At the end of the day, the Election Commission unanimously rejected Scarborough’s challenge. He was in the process of taking the radical and unprecedented step of having the House of Representatives throw out the election when GOP leaders convinced him to withdraw his challenge.
Hutto was seated in District 115, but Republicans were stunned by the defeat and wanted to make damn sure it didn’t happen again.
Much has been written about the Election Reform Act, a.k.a. the Voter ID Bill. The bill requires voters to present a state-issued photo ID at the polling place in order to cast a ballot. It is an unnecessary law, designed to prevent a form of voter fraud that has not been reported or prosecuted in recent state history. But what the bill will surely do is disenfranchise tens of thousands of South Carolinians, mostly poor and elderly people of limited resources and transportation.
What has not been reported nearly as much about the Voter ID Bill are the provisions designed to overturn elections by disenfranchising voters en masse after the election. Under the proposed law, if a defeated candidate makes the kinds of challenges Wallace Scarborough made in 2008, the Election Commission would be required to take these factors into account. And the burden of proof is shifted from the plaintiff to the voter. It is up to the voter to show up at a hearing and prove that he really does live where he says. Many voters will not take the time and trouble to go to the hearing to plead their cases. They will, in effect, be disenfranchised.
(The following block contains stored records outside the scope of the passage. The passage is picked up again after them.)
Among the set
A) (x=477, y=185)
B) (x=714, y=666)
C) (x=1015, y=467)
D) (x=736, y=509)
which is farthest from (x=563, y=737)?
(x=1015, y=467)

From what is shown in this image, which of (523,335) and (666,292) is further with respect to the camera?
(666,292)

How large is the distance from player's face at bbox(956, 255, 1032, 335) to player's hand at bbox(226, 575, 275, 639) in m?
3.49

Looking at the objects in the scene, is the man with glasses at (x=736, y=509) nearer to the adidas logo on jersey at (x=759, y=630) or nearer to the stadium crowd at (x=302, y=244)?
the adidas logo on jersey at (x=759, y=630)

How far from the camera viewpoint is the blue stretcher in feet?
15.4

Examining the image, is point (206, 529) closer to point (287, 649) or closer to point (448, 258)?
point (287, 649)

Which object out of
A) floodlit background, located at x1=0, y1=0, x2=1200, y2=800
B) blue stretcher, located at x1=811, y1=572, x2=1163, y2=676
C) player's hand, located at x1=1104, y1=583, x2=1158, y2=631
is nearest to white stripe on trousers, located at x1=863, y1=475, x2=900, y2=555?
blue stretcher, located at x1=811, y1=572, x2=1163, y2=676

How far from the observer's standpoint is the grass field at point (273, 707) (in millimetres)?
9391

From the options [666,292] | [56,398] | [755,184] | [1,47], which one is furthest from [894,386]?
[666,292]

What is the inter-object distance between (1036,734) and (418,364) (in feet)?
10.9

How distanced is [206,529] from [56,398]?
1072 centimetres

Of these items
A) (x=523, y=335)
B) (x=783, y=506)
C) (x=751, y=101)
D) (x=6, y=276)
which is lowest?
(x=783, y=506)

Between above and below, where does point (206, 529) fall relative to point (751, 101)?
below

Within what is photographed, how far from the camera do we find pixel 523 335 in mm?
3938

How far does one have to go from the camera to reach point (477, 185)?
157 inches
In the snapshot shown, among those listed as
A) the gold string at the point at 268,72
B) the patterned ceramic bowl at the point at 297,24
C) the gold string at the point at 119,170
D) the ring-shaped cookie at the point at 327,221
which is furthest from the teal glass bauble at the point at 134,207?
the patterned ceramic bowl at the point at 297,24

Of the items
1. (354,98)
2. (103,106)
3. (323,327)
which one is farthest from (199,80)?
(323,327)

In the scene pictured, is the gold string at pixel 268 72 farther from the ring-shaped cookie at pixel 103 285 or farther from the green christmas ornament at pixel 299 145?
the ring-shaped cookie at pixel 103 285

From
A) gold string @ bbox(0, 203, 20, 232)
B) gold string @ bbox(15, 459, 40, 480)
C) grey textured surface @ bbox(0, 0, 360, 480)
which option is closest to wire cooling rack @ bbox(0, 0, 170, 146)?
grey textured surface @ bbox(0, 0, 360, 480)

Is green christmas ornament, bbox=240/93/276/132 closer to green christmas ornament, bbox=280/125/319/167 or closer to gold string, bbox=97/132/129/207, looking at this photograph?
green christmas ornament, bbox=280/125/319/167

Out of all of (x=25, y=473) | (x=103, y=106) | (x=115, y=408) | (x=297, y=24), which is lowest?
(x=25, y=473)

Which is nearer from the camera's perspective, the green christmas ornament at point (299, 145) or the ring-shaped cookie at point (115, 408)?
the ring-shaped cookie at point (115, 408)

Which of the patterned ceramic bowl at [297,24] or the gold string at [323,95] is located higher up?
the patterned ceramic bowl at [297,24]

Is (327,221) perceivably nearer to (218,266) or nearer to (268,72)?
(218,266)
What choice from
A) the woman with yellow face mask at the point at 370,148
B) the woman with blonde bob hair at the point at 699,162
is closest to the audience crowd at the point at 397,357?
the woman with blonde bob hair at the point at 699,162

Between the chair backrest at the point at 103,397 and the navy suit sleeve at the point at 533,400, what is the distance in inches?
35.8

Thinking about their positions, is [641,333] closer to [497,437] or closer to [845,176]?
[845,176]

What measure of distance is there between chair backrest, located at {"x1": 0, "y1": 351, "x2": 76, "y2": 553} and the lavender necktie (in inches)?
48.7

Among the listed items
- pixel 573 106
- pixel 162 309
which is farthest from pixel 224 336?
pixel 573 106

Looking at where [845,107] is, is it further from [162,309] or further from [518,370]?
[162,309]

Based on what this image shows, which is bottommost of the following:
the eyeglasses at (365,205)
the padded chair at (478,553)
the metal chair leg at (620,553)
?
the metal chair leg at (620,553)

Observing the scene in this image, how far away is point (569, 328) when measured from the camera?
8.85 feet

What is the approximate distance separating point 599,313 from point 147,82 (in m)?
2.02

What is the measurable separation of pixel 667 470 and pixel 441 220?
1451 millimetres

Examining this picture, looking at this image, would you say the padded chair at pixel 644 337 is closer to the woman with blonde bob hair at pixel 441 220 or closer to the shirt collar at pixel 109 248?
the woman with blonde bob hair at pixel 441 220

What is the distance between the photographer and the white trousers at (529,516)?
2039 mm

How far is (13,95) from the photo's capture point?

Susan Breslin thinks this portion of the law is even more insidious than requiring voters to have a photo ID.
“What we learned [in 2008] was that voters have messy, complicated lives,” Breslin told me last week. “They forget to update their licenses. They register boats at their vacation homes. They have their mail sent to their offices. There’s plenty to seize on to make a charge, and it’s unlikely that many voters will show up to defend themselves. Because the presumption has been shifted by this law, they will probably lose their right to vote in the process of overturning the election.”
This is a malicious law designed to undermine the democratic process in South Carolina. For that reason, it will almost certainly pass the General Assembly and almost certainly land the state in federal court.